Aggressive and mild texture

Aggressive and mild texture. Photo by


The final choice requires sprinkling the nonskid grit over wet paint; pros call this “broadcasting” the nonskid. It solves the problem of getting the right ratio of paint to grit, which can be tricky. Once the paint’s dry, sweep off the excess grit, then lay on another coat of paint to seal in the new grit. This method leaves a nice, even coat of nonskid. However, while it’s fine for pros painting in a shop, it’s not so good for those of us working outside.
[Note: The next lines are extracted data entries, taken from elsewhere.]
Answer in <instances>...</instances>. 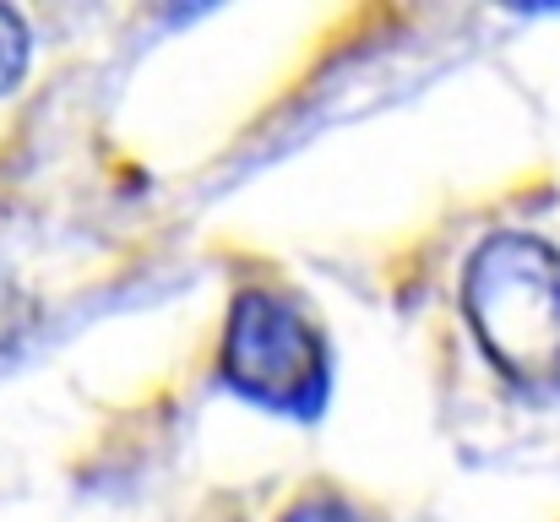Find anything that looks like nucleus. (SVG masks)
Listing matches in <instances>:
<instances>
[{"instance_id": "obj_1", "label": "nucleus", "mask_w": 560, "mask_h": 522, "mask_svg": "<svg viewBox=\"0 0 560 522\" xmlns=\"http://www.w3.org/2000/svg\"><path fill=\"white\" fill-rule=\"evenodd\" d=\"M463 316L495 375L523 397H560V251L501 229L463 267Z\"/></svg>"}, {"instance_id": "obj_2", "label": "nucleus", "mask_w": 560, "mask_h": 522, "mask_svg": "<svg viewBox=\"0 0 560 522\" xmlns=\"http://www.w3.org/2000/svg\"><path fill=\"white\" fill-rule=\"evenodd\" d=\"M223 381L289 419H316L332 397V353L327 338L305 322L300 305L245 289L229 305V327H223Z\"/></svg>"}, {"instance_id": "obj_4", "label": "nucleus", "mask_w": 560, "mask_h": 522, "mask_svg": "<svg viewBox=\"0 0 560 522\" xmlns=\"http://www.w3.org/2000/svg\"><path fill=\"white\" fill-rule=\"evenodd\" d=\"M283 522H371L360 507H349L343 496H305V501H294Z\"/></svg>"}, {"instance_id": "obj_3", "label": "nucleus", "mask_w": 560, "mask_h": 522, "mask_svg": "<svg viewBox=\"0 0 560 522\" xmlns=\"http://www.w3.org/2000/svg\"><path fill=\"white\" fill-rule=\"evenodd\" d=\"M27 66H33V27L22 22V11L0 5V98L27 77Z\"/></svg>"}]
</instances>
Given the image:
To ensure complete coverage of the wet paint, you have to apply lots more nonskid than you need. While you can use the excess for the next nonskid job, will you have another one any time soon? And, unless you live in the Doldrums, while the paint dries most of the excess grit will be carried off by the wind, and you’ll have to clean it up, maybe from the boats in adjacent slips. At best, you’ll lose maybe half as much as ends up on the paint, which also means some cash gone in the wind. So for all these reasons, I think the broadcast method is not the best for the average DIY’er. Leave it for pros working in a paint shop.

Hey, we’re done already! That wasn’t so bad, was it? And now your decks look great, at least the nonskid areas—next year you can paint the shiny parts—and they’re a lot more grippy, too. For a weekend’s worth of effort, you’ve made your boat better looking and safer, and you didn’t spend much money—at least, not compared to what I usually cost you.